El Bautismo, que está en comienzo de la vida cristiana, no exige una fe perfecta, acabada, sino un comienzo que está llamado a desarrollarse. El Cristianismo es la religión de la Encarnación, del “Verbo abreviado”, en el que se unen la grandeza de Dios y la pequeñez de un recién nacido. Es una religión de vida, abierta, pues, al crecimiento y al desarrollo.

La fe, que se pide como principal don del Bautismo, está llamada a crecer después del mismo. No tiene sentido abrir una nueva etapa que tenga como sucesiva estación la nada. No tiene sentido bautizar para que los bautizados terminen siendo apóstatas. Como nadie en su sano juicio engendra a un hijo para matarlo nada más nacer (o, lamentablemente, incluso antes).

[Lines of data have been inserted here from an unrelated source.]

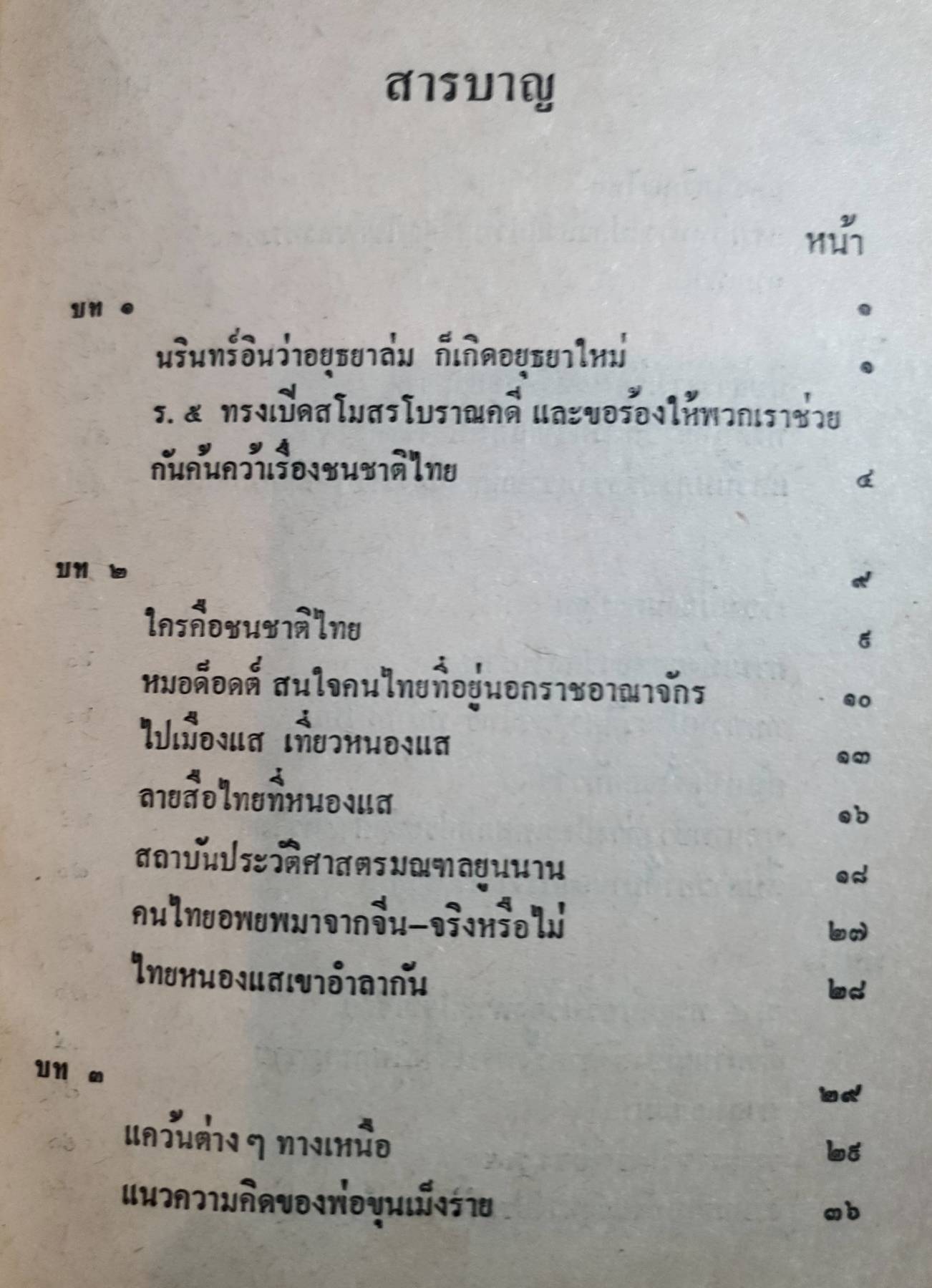 ๒๔๐๐ ปีในแหลมทอง รวมเรื่องเมืองไทยในอดีต เช่น ใครคือชนชาติไทย พิมพ์ปี 2527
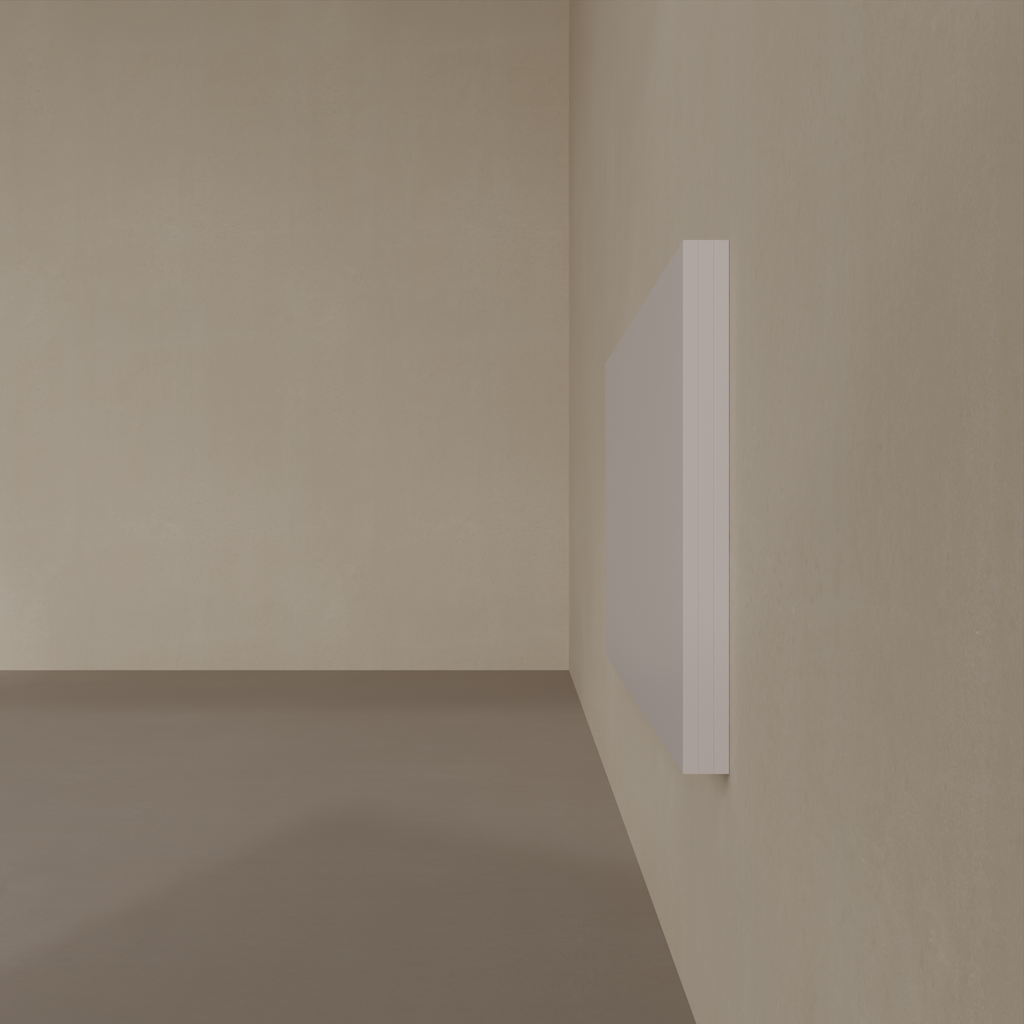 Cabeceira Casal Short Stay Gomos Vertical 1,40m L x A 0,62m - Mdf Cinza Cobalto (Sudoeste)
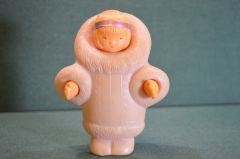 Игрушка пластиковая "Якутка, ненка, чукча, эскимоска". Дутыш. Колкий пластик. 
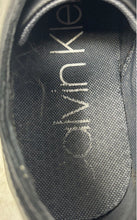 Load image into Gallery viewer, Calvin Klein Mens Kellen Black Leather Lace-Up Low Top Oxford Dress Shoes Size 8
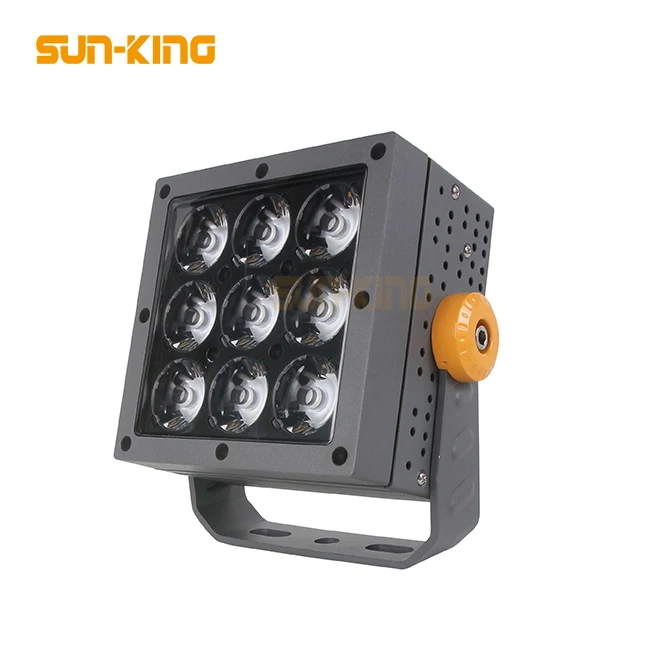 2700k white outdoor architectural landscape LED lighting narrow beam Angle IP65 27W LED facade floodlight for building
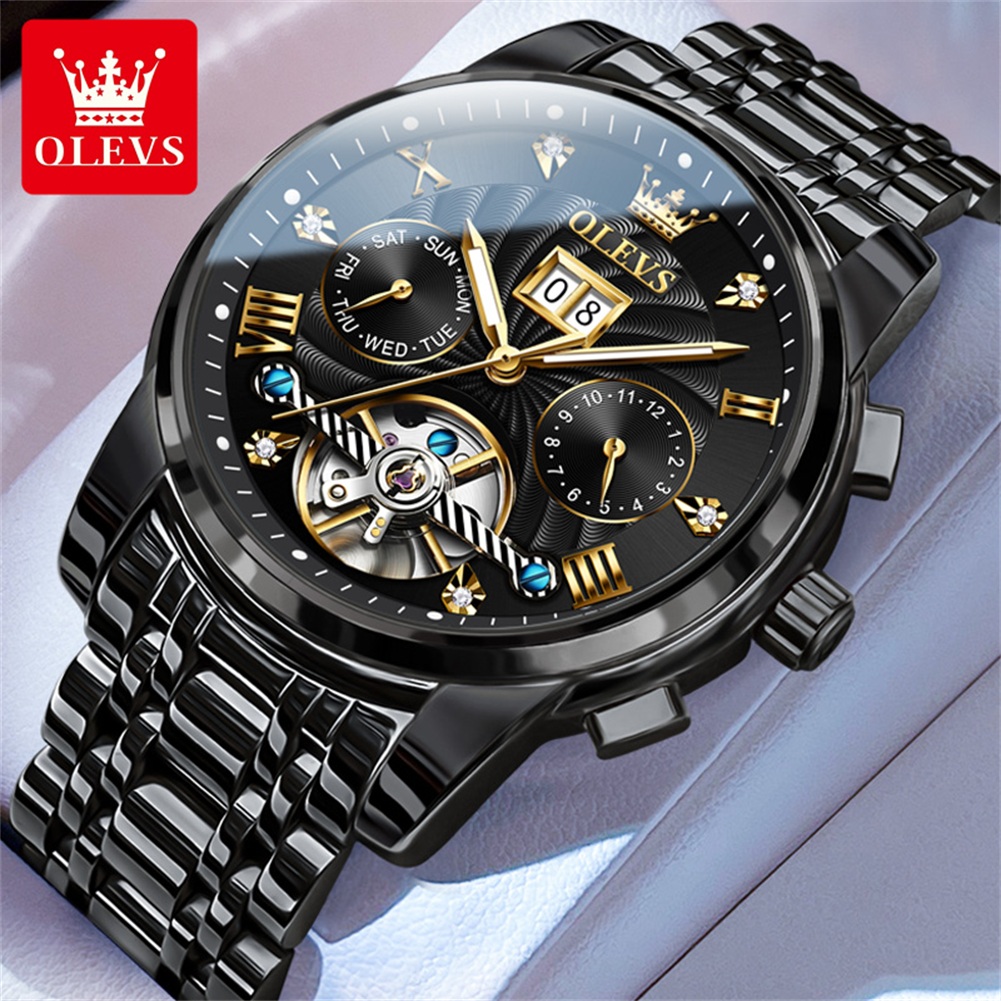 Rolex Watch Datejust - OLEVS jam tangan otomatis penuh multifungsi
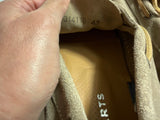 Brimarts Men’s Taupe Suede Leather Boat Shoes – Size EU 43 men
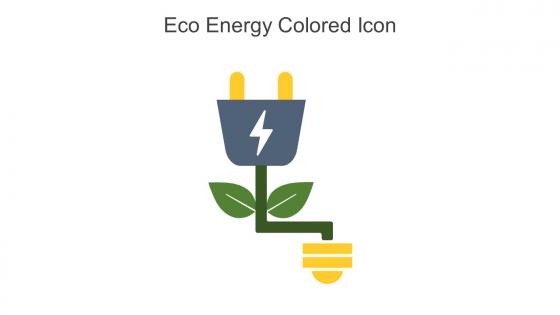 Eco Energy Colored Icon In Powerpoint Pptx Png And Editable Eps Format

El Bautismo es el umbral y la fuente de la vida cristiana. Es el paso primero y principal, es la entrada. Es, asimismo, el manantial, la “pila”, el principio y fundamento del que brota la vida. Conviene que empiece bien lo que ha de acabar bien. Y el término adecuado de ese principio no es otro que la santidad. “En el Bautismo se realiza algo trascendental para el individuo: la implantación en él de un germen de vida. En el ser que hasta entonces vivía dentro de una perspectiva profana, Dios deposita el germen de una nueva estructura y de una nueva actividad. Una existencia nueva se despierta en él”, escribía Romano Guardini. Se percibe un símil biológico: estructura, morfología, y función.

La vida necesita ser cuidada. Un recién nacido no puede seguir adelante sin ayudas. Tampoco un recién bautizado, sea niño o adulto. Y en esta tarea está, en primer lugar, el papel no sustituible de los padres. Y, también, el papel del padrino o de la madrina. Pero hay una diferencia: los padres son los que son. Los padrinos, el padrino y/o la madrina pueden elegirse.

Han de ser, nos recuerda el Catecismo, “creyentes sólidos, capaces y prestos a ayudar al nuevo bautizado, niño o adulto, en su camino de la vida cristiana” (1255). Su tarea es una verdadera función eclesial, un officium.

No se trata de menospreciar la función de los padrinos, sino de no desvirtuarla. No es imprescindible que haya padrino o madrina, o padrino y madrina, para bautizar a un niño, ni a un adulto. No es imprescindible, pero, si lo hay, que sea un verdadero guía que ayude a recorrer el sendero del nuevo cristiano. Si estas condiciones no se cumplen, mejor sería atenerse a la función de testigos del Bautismo, de cristianos que pueden corroborar que ese umbral del nuevo nacimiento ha sido traspasado.

El Catecismo, muy realista, responsabiliza a toda la comunidad cristiana: “Toda la comunidad eclesial participa de la responsabilidad de desarrollar y guardar la gracia recibida en el Bautismo” (1255).